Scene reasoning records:

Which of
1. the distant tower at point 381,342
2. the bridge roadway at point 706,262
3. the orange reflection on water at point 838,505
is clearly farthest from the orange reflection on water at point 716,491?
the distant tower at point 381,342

* _Goal_
Lay out each line of the entries above as a Markdown table with two columns, Row and Line, and leave out any blank lines.

* _Exercise solution_
| Row | Line |
|---|---|
| 1 | Which of |
| 2 | 1. the distant tower at point 381,342 |
| 3 | 2. the bridge roadway at point 706,262 |
| 4 | 3. the orange reflection on water at point 838,505 |
| 5 | is clearly farthest from the orange reflection on water at point 716,491? |
| 6 | the distant tower at point 381,342 |